_THE PROBLEM_
Transcribe the items below line for line, leaving out the pictures.

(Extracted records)
* Start *

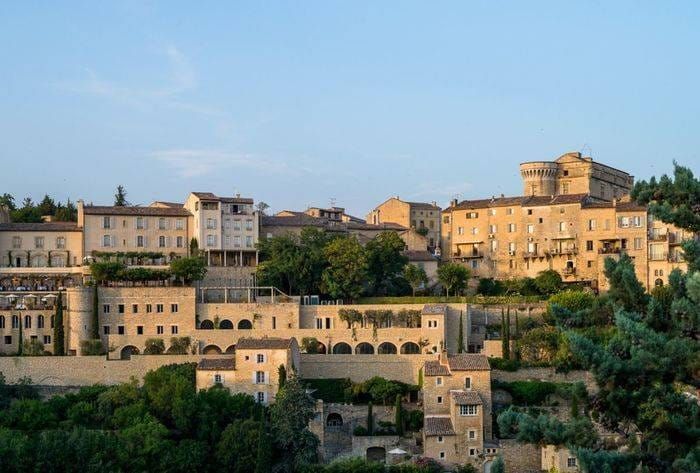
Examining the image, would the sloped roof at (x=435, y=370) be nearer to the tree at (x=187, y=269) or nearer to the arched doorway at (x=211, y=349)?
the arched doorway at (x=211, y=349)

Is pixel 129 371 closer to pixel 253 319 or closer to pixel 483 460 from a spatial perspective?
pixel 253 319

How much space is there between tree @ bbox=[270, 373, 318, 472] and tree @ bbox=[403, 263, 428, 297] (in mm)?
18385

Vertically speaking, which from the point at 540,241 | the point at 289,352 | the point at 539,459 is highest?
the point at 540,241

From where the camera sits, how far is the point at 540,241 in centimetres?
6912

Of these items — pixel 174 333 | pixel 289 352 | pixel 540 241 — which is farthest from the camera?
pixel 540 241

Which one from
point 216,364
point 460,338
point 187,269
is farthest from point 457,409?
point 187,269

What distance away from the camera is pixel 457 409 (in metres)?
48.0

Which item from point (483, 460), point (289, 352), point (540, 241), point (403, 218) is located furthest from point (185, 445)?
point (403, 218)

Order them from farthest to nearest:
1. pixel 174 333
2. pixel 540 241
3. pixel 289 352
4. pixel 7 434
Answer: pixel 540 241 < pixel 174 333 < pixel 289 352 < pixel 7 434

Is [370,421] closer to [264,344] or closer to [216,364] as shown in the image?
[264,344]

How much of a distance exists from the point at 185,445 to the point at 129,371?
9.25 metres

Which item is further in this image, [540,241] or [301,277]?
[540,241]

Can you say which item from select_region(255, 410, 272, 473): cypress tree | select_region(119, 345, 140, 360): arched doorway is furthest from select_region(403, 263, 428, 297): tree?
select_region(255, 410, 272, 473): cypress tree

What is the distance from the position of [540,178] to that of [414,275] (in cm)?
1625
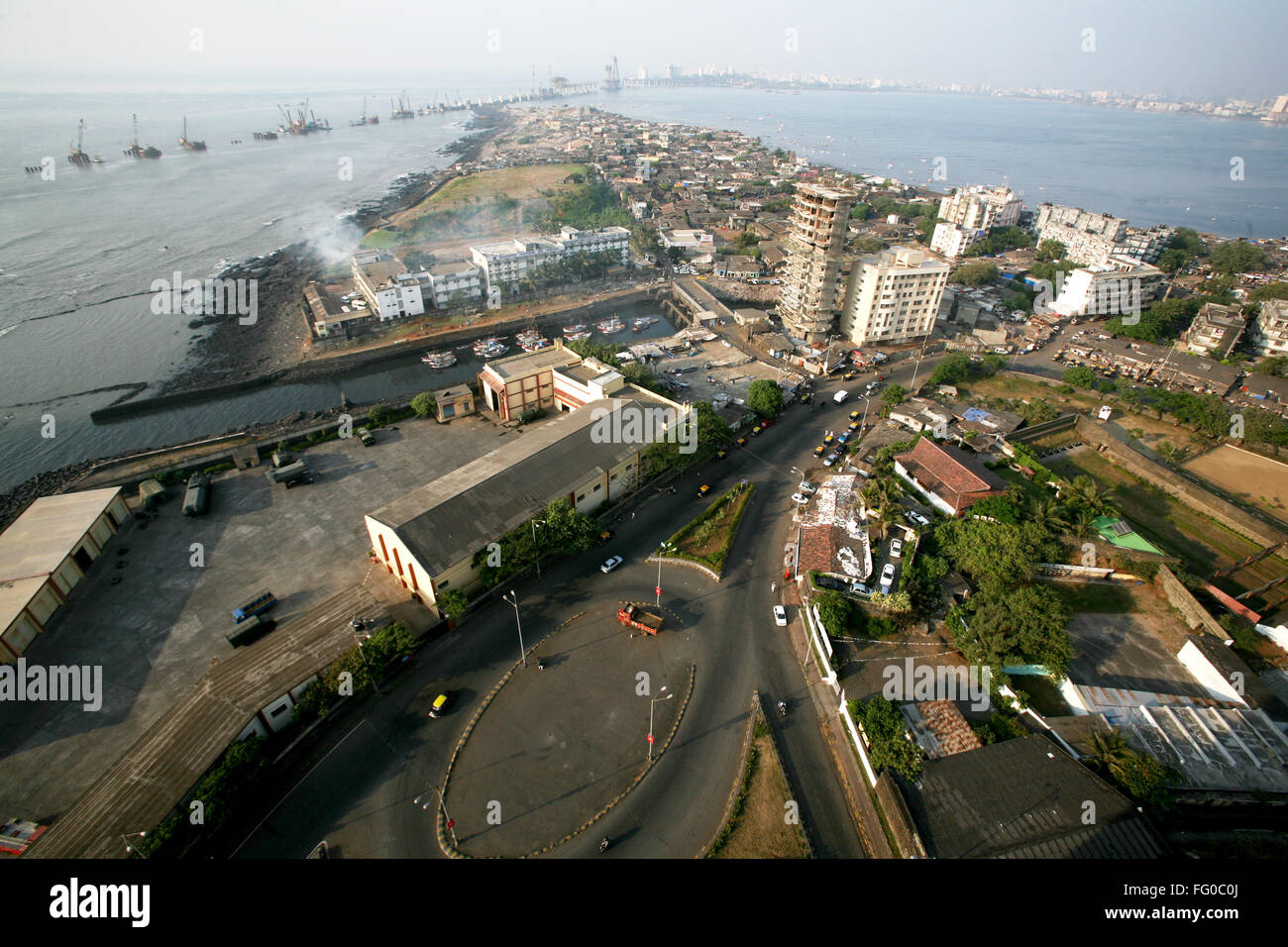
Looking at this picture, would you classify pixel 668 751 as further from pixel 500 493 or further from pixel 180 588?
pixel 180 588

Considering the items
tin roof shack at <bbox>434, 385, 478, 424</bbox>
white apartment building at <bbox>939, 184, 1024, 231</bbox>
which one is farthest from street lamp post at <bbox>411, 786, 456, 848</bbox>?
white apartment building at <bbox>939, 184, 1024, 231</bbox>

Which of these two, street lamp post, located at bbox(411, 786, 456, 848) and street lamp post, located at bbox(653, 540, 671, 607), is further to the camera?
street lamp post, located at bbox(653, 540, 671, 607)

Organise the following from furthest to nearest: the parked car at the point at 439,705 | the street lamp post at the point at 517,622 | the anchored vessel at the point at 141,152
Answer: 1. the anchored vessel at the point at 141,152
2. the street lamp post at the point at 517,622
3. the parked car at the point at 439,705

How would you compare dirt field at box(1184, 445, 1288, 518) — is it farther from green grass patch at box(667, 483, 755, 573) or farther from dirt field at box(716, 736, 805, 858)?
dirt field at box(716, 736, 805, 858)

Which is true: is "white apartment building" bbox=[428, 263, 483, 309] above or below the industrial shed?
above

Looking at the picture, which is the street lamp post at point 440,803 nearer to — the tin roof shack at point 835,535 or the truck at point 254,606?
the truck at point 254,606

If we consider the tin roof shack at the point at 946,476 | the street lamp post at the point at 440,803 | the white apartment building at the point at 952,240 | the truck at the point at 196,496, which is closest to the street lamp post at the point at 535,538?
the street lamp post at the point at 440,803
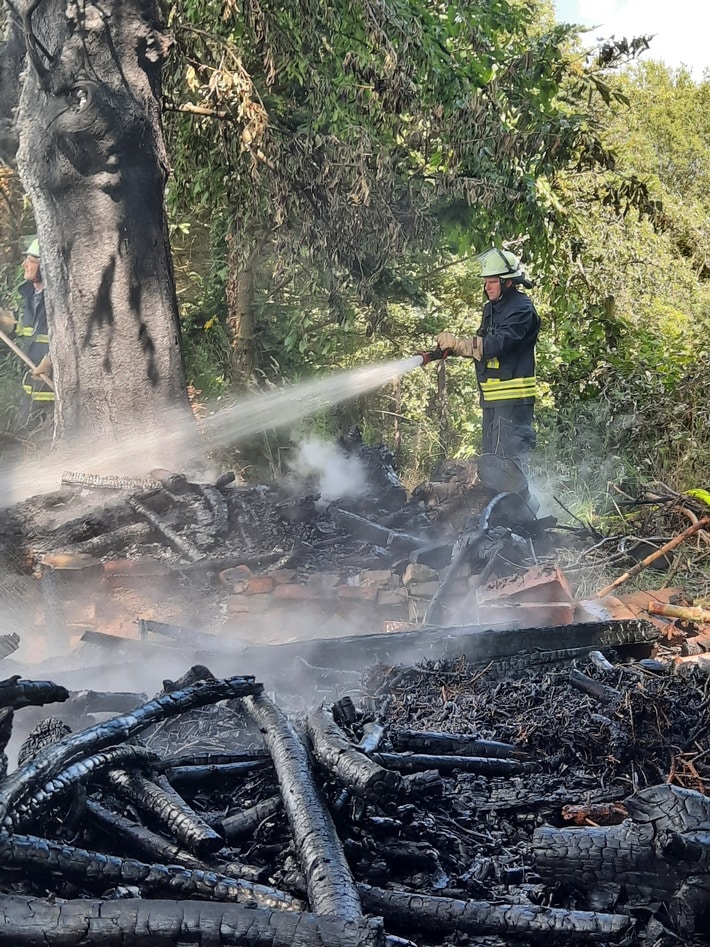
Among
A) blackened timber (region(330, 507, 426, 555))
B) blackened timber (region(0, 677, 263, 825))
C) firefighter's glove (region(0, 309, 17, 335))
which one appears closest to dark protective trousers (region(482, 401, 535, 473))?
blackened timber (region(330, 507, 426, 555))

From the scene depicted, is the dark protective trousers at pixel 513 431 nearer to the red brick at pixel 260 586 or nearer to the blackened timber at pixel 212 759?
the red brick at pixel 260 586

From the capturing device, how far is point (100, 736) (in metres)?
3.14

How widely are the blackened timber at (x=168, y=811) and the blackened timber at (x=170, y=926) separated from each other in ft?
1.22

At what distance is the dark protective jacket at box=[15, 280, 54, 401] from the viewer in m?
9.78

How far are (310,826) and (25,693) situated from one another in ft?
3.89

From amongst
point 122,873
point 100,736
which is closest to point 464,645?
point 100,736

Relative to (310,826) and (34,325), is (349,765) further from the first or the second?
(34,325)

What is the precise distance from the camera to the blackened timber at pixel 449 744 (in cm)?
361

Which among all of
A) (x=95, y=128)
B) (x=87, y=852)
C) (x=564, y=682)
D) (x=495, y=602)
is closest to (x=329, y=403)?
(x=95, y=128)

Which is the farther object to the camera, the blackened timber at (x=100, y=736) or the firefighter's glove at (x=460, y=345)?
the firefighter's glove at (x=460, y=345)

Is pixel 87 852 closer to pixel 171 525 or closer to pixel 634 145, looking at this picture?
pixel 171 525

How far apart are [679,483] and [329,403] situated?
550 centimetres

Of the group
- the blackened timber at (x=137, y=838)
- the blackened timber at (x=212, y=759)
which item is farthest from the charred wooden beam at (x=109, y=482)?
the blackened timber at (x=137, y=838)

* End *

_SOLVED PROBLEM_
Examining the image, would the sloped roof at (x=435, y=370) be nearer to the tree at (x=187, y=269) or nearer to the arched doorway at (x=211, y=349)?
the arched doorway at (x=211, y=349)

Is pixel 129 371 closer to pixel 253 319 or closer to pixel 483 460 from a spatial perspective?
pixel 253 319

How much space is there between tree @ bbox=[270, 373, 318, 472] and tree @ bbox=[403, 263, 428, 297] (in mm)?
18385

Vertically speaking, which from the point at 540,241 | the point at 289,352 | the point at 539,459 is highest?
the point at 540,241

From where the camera sits, how far is the point at 540,241 in centimetres?
6912

Of these items — pixel 174 333 | pixel 289 352 | pixel 540 241 — which is farthest from the camera?
pixel 540 241

Which one from
point 216,364
point 460,338
point 187,269
is farthest from point 457,409?
point 187,269

What distance away from the camera is pixel 457 409 (in metres)?
48.0

Which item from point (483, 460), point (289, 352), point (540, 241), point (403, 218) is located furthest from point (185, 445)?
point (403, 218)

Order them from farthest to nearest:
1. pixel 174 333
2. pixel 540 241
3. pixel 289 352
4. pixel 7 434
Answer: pixel 540 241 < pixel 174 333 < pixel 289 352 < pixel 7 434

Is [370,421] closer to [264,344] or closer to [216,364] as shown in the image?
[264,344]

How much of a distance exists from the point at 185,445 to the point at 129,371?
9.25 metres

Which item is further in this image, [540,241] or [301,277]?
[540,241]

Can you say which item from select_region(255, 410, 272, 473): cypress tree | select_region(119, 345, 140, 360): arched doorway is furthest from select_region(403, 263, 428, 297): tree?
select_region(255, 410, 272, 473): cypress tree

What is the distance from the position of [540,178] to that of [414,275] (in cm)?
1625
Looking at this picture, would you classify pixel 668 751 as further from pixel 500 493 or further from pixel 180 588?
pixel 180 588

Considering the items
tin roof shack at <bbox>434, 385, 478, 424</bbox>
white apartment building at <bbox>939, 184, 1024, 231</bbox>
which one is farthest from street lamp post at <bbox>411, 786, 456, 848</bbox>?
white apartment building at <bbox>939, 184, 1024, 231</bbox>

Which of these two, street lamp post, located at bbox(411, 786, 456, 848) and street lamp post, located at bbox(653, 540, 671, 607), is further to the camera?
street lamp post, located at bbox(653, 540, 671, 607)

Organise the following from furthest to nearest: the parked car at the point at 439,705 | the street lamp post at the point at 517,622 | the anchored vessel at the point at 141,152
Answer: 1. the anchored vessel at the point at 141,152
2. the street lamp post at the point at 517,622
3. the parked car at the point at 439,705

How would you compare dirt field at box(1184, 445, 1288, 518) — is it farther from green grass patch at box(667, 483, 755, 573) or farther from dirt field at box(716, 736, 805, 858)?
dirt field at box(716, 736, 805, 858)

Which is true: is "white apartment building" bbox=[428, 263, 483, 309] above or below the industrial shed?
above

Looking at the picture, which is the street lamp post at point 440,803 nearer to — the tin roof shack at point 835,535 or the truck at point 254,606?
the truck at point 254,606

If we consider the tin roof shack at the point at 946,476 | the street lamp post at the point at 440,803 | the white apartment building at the point at 952,240 | the truck at the point at 196,496, which is closest to the street lamp post at the point at 535,538?
the street lamp post at the point at 440,803
Among
A) blackened timber (region(330, 507, 426, 555))
B) blackened timber (region(0, 677, 263, 825))
C) firefighter's glove (region(0, 309, 17, 335))
which one appears closest to dark protective trousers (region(482, 401, 535, 473))?
blackened timber (region(330, 507, 426, 555))

From the scene depicted, is the dark protective trousers at pixel 513 431 nearer to the red brick at pixel 260 586 or nearer to the blackened timber at pixel 212 759?
the red brick at pixel 260 586

From the capturing device, how far is point (100, 736) (in metres)?
3.14

How widely are the blackened timber at (x=168, y=811) and the blackened timber at (x=170, y=926) separated from each other in ft?
1.22

At what distance is the dark protective jacket at box=[15, 280, 54, 401] from the viewer in m?
9.78

How far are (310,826) and (25,693) situated from one another in ft?
3.89

From amongst
point 122,873
point 100,736
which is closest to point 464,645?
point 100,736

Relative to (310,826) and (34,325), is (349,765) further from the first or the second?
(34,325)

What is the precise distance from the camera to the blackened timber at pixel 449 744 (in cm)?
361

Which among all of
A) (x=95, y=128)
B) (x=87, y=852)
C) (x=564, y=682)
D) (x=495, y=602)
is closest to (x=329, y=403)?
(x=95, y=128)

Which is the farther object to the camera, the blackened timber at (x=100, y=736) or the firefighter's glove at (x=460, y=345)?
the firefighter's glove at (x=460, y=345)

Is pixel 87 852 closer to pixel 171 525 or closer to pixel 634 145, looking at this picture?
pixel 171 525

How far apart are [679,483] and [329,403] situated?
550 centimetres

Of the group
- the blackened timber at (x=137, y=838)
- the blackened timber at (x=212, y=759)
which item is farthest from the charred wooden beam at (x=109, y=482)?
the blackened timber at (x=137, y=838)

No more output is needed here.